DATA FOR ANALYSIS —

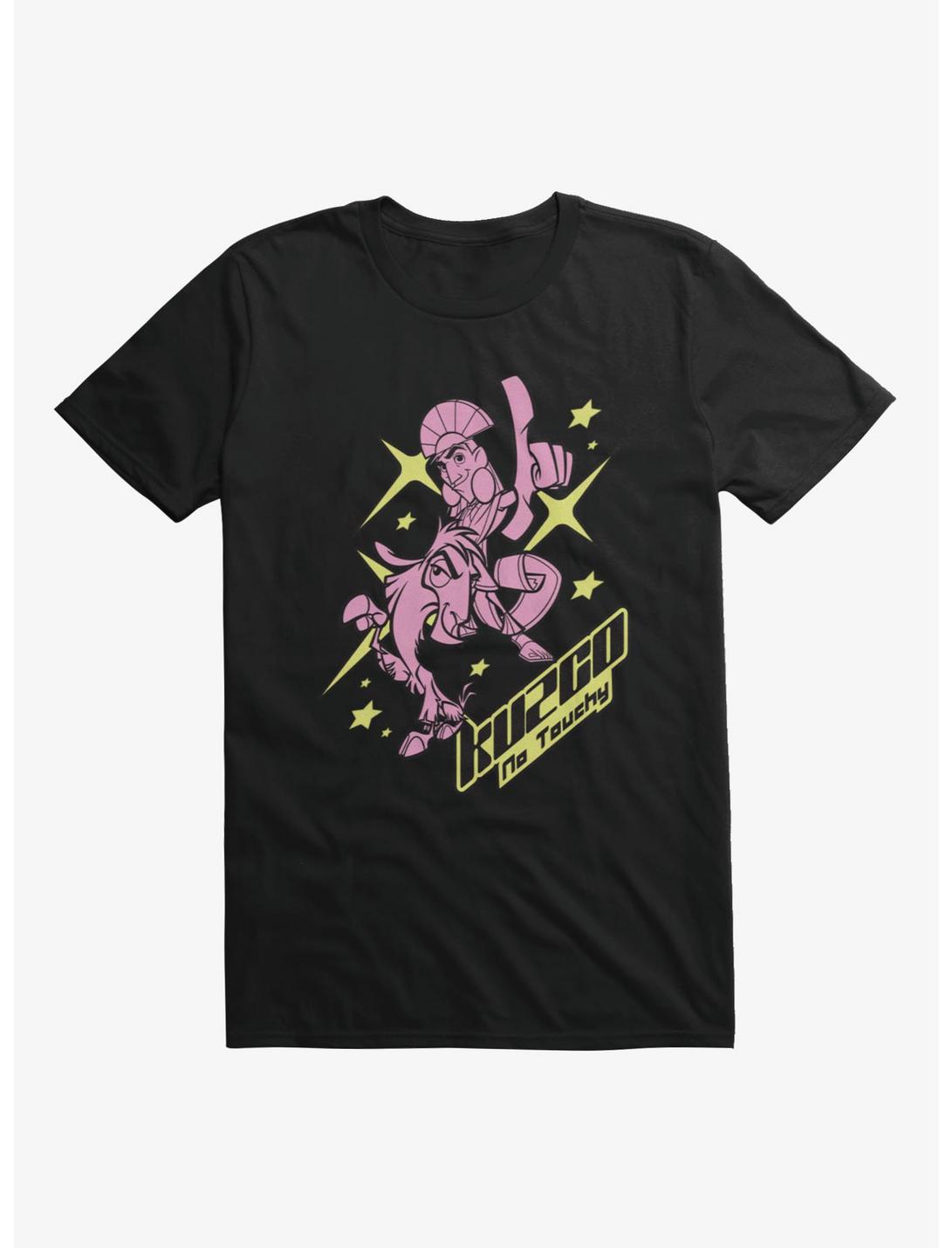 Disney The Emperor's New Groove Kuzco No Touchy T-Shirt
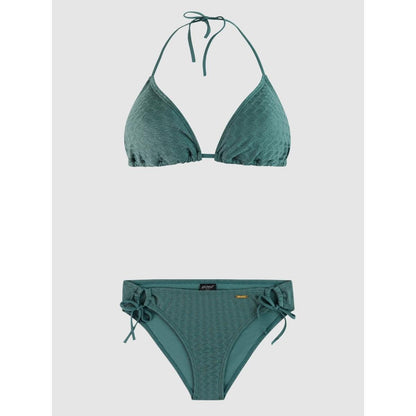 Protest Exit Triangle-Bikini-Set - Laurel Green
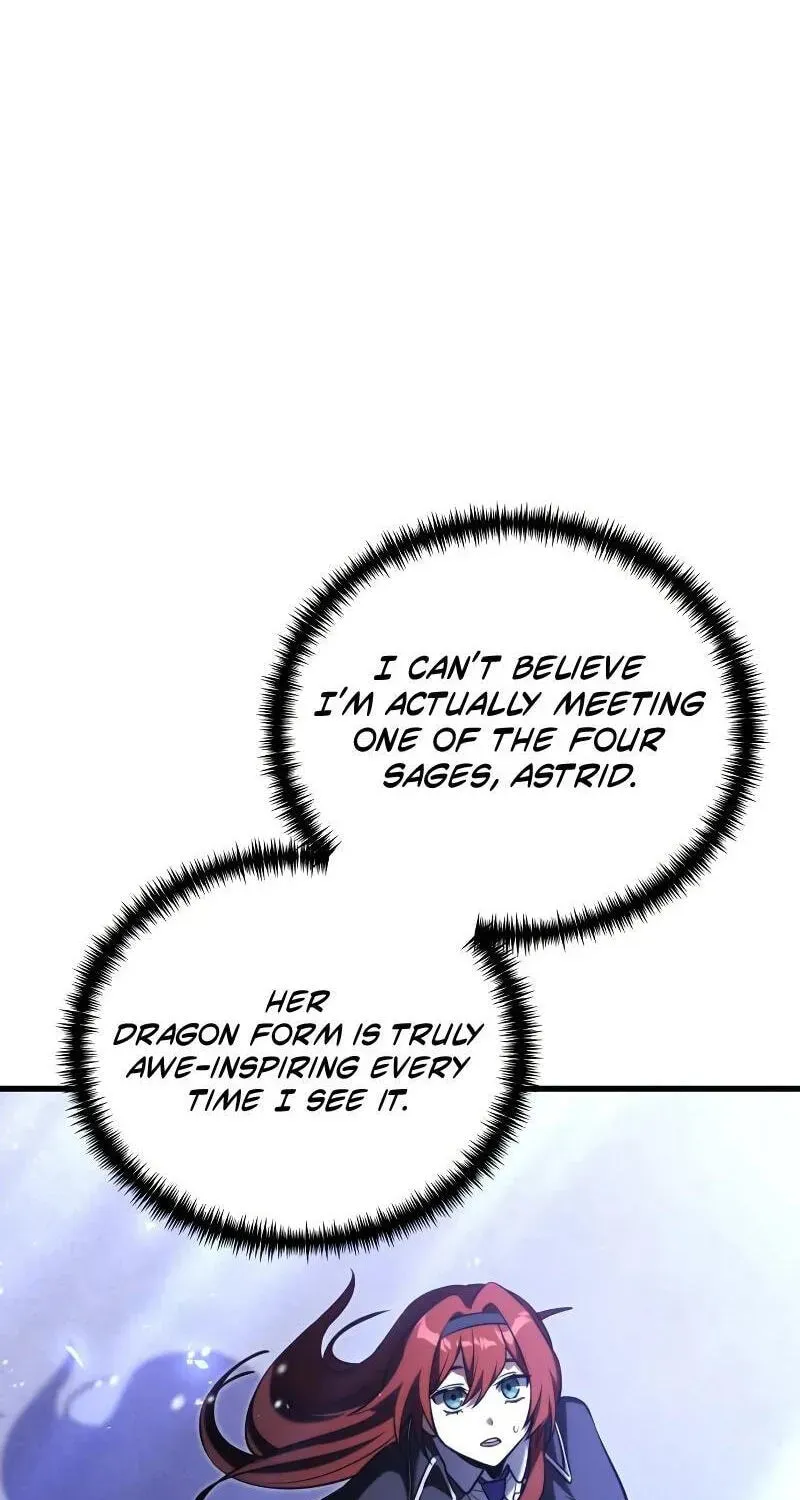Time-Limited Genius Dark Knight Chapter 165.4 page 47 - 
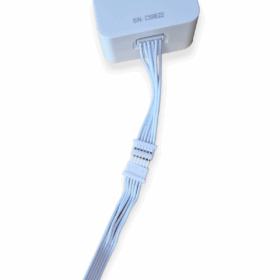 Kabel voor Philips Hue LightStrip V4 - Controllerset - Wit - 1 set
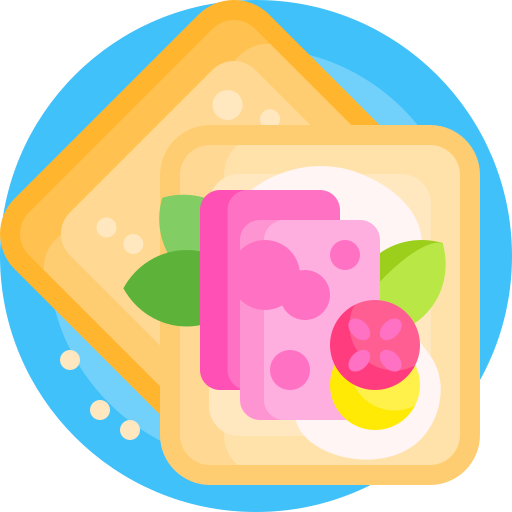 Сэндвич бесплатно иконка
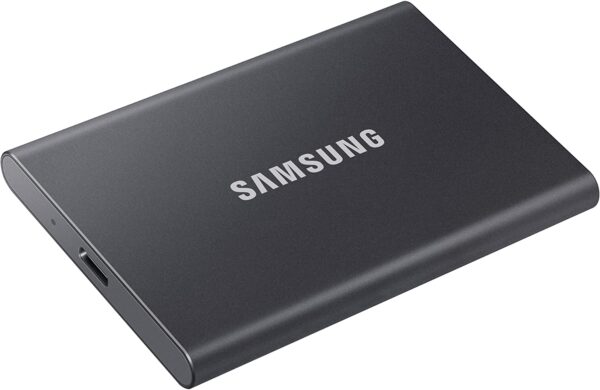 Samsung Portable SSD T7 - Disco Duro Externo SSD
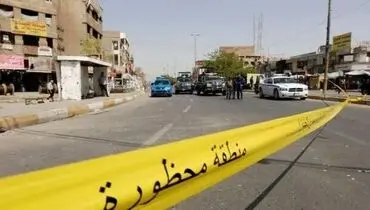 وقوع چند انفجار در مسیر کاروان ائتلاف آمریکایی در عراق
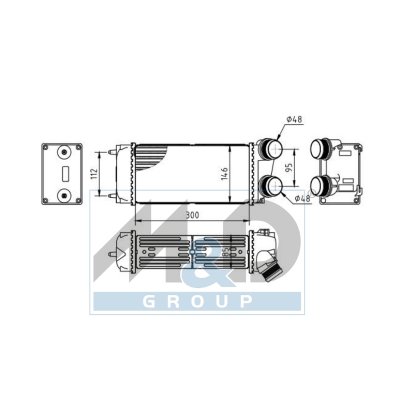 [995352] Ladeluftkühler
---
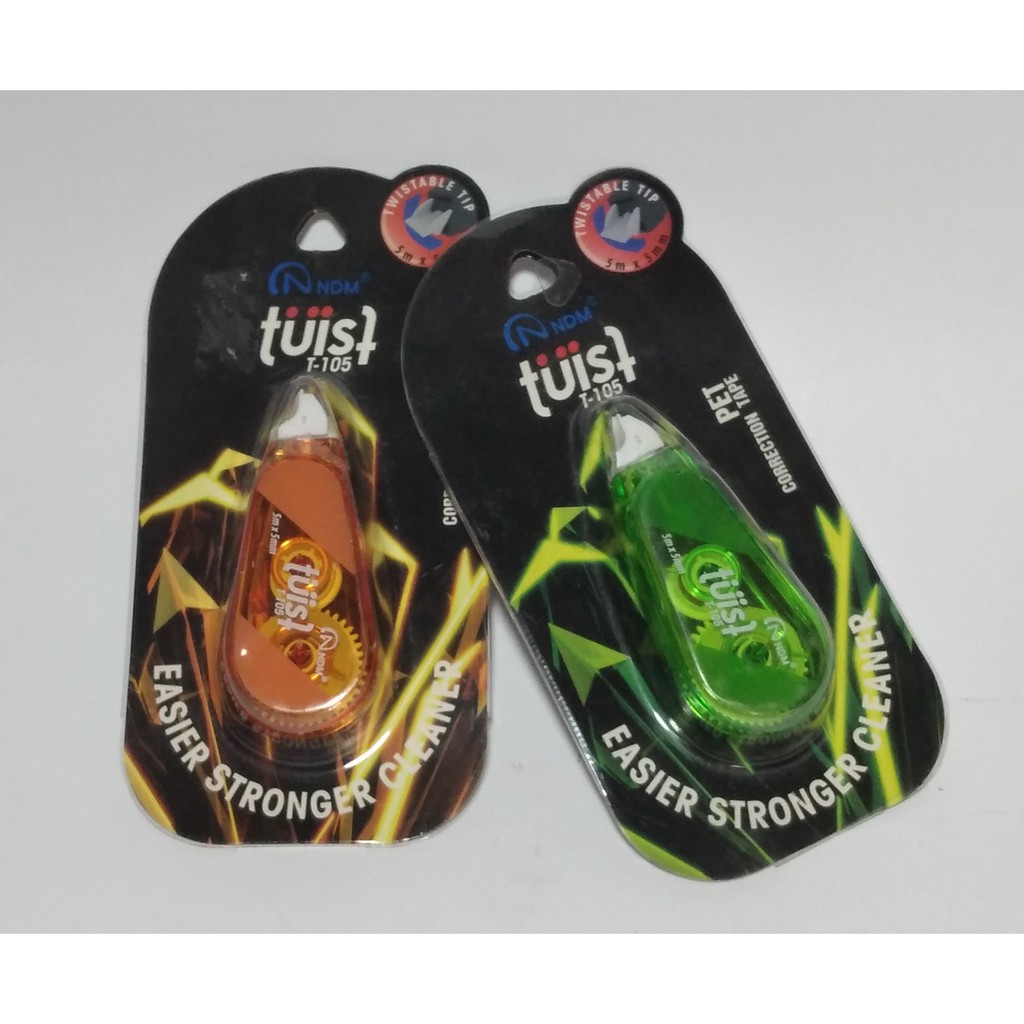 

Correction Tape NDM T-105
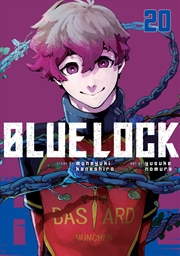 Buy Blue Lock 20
--
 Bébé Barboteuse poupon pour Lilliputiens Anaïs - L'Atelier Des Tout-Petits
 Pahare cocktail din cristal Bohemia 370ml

EXERCISE DESCRIPTION — Copy the listing lines from the one containing "Disney The Emperor's" through the one containing "[995352] Ladeluftkühler", including both, and leave out the pictures.

ANSWER BOX —
 Disney The Emperor's New Groove Kuzco No Touchy T-Shirt
 Protest Exit Triangle-Bikini-Set - Laurel Green
Time-Limited Genius Dark Knight Chapter 165.4 page 47 - 
 Kabel voor Philips Hue LightStrip V4 - Controllerset - Wit - 1 set
 Сэндвич бесплатно иконка
 Samsung Portable SSD T7 - Disco Duro Externo SSD
 وقوع چند انفجار در مسیر کاروان ائتلاف آمریکایی در عراق
 [995352] Ladeluftkühler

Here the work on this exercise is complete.